Task brief ::
Repeat the entries verbatim, starting at the line containing "What is closest to point (58, 476) out of" and ending at the last line of the entries, both included.

Supplied data ::

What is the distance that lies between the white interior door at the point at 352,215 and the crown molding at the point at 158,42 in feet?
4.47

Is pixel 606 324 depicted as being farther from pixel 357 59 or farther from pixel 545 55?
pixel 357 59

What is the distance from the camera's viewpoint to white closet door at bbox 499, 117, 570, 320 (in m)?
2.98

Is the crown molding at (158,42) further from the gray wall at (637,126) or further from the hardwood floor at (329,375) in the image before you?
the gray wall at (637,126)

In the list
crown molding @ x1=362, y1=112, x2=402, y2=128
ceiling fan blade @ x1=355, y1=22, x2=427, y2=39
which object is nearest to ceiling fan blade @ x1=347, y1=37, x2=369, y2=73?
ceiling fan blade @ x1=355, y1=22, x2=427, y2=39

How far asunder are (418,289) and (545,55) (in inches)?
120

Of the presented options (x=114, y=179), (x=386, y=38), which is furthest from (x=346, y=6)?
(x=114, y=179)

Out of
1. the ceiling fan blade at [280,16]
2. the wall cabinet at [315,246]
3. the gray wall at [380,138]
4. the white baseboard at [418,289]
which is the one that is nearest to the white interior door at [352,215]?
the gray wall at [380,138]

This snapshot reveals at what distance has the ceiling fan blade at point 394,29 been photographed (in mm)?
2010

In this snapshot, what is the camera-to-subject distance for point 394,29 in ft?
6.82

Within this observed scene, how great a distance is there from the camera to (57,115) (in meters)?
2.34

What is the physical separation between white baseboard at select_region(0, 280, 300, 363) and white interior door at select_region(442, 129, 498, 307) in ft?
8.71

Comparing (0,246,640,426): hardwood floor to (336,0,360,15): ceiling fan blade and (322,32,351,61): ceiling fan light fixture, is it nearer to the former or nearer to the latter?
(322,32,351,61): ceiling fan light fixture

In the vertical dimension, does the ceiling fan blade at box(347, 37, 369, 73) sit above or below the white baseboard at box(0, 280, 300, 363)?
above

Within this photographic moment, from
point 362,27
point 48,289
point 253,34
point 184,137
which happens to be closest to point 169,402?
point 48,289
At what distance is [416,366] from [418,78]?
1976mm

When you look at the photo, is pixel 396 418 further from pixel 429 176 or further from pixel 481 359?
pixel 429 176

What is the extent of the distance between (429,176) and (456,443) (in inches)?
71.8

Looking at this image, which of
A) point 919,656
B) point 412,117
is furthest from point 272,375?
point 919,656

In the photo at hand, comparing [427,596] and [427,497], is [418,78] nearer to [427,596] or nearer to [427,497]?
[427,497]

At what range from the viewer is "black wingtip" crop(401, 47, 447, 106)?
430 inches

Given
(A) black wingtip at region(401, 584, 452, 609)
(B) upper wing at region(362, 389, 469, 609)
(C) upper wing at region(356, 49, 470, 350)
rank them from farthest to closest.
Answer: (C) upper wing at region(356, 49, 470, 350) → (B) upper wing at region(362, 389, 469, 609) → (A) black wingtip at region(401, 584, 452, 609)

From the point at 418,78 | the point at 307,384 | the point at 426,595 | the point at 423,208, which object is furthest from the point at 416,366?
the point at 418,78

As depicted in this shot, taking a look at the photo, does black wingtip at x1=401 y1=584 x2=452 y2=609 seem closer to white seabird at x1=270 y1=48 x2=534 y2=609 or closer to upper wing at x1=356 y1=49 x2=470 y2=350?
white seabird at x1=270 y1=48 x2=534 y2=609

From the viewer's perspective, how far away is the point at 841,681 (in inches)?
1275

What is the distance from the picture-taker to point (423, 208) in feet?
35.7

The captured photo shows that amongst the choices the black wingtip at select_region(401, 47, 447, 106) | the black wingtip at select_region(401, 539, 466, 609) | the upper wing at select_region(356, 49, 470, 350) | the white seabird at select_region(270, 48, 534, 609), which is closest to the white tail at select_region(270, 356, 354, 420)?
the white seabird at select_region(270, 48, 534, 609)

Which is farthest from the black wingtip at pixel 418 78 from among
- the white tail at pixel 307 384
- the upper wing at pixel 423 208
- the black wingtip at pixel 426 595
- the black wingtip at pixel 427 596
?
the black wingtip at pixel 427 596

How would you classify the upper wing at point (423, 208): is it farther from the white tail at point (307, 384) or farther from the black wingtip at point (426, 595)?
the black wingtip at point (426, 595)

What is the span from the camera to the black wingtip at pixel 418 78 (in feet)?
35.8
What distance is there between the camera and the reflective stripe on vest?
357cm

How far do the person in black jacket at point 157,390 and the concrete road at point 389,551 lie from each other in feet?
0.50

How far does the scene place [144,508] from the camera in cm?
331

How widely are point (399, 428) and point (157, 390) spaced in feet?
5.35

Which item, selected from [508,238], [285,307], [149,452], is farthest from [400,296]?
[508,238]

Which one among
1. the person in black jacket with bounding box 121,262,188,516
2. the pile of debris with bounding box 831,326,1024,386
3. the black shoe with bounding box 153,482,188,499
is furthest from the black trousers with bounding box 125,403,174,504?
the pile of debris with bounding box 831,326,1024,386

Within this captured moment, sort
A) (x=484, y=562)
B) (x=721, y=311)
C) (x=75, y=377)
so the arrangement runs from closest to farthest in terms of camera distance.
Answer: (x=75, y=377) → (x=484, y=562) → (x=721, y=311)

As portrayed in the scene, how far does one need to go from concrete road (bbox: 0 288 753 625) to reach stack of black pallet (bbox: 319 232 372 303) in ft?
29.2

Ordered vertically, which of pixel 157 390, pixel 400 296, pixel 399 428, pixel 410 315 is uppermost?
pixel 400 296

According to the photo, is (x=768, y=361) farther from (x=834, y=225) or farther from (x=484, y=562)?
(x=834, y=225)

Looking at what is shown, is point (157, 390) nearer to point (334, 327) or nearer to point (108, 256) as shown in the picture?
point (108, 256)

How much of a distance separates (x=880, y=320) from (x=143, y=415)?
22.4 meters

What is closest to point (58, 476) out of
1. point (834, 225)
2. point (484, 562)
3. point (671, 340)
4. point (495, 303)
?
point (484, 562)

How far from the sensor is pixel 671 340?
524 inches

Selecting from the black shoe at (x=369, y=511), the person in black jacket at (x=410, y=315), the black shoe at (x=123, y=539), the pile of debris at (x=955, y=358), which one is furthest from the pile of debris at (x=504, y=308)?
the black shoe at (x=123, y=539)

The response ::
What is closest to point (58, 476) out of
1. point (834, 225)
2. point (484, 562)
3. point (671, 340)
4. point (495, 303)
?
point (484, 562)

How far from the sensor is pixel 671 340?
524 inches

Selecting from the black shoe at (x=369, y=511), the person in black jacket at (x=410, y=315), the black shoe at (x=123, y=539), the pile of debris at (x=955, y=358), which one is furthest from the pile of debris at (x=504, y=308)?
the black shoe at (x=123, y=539)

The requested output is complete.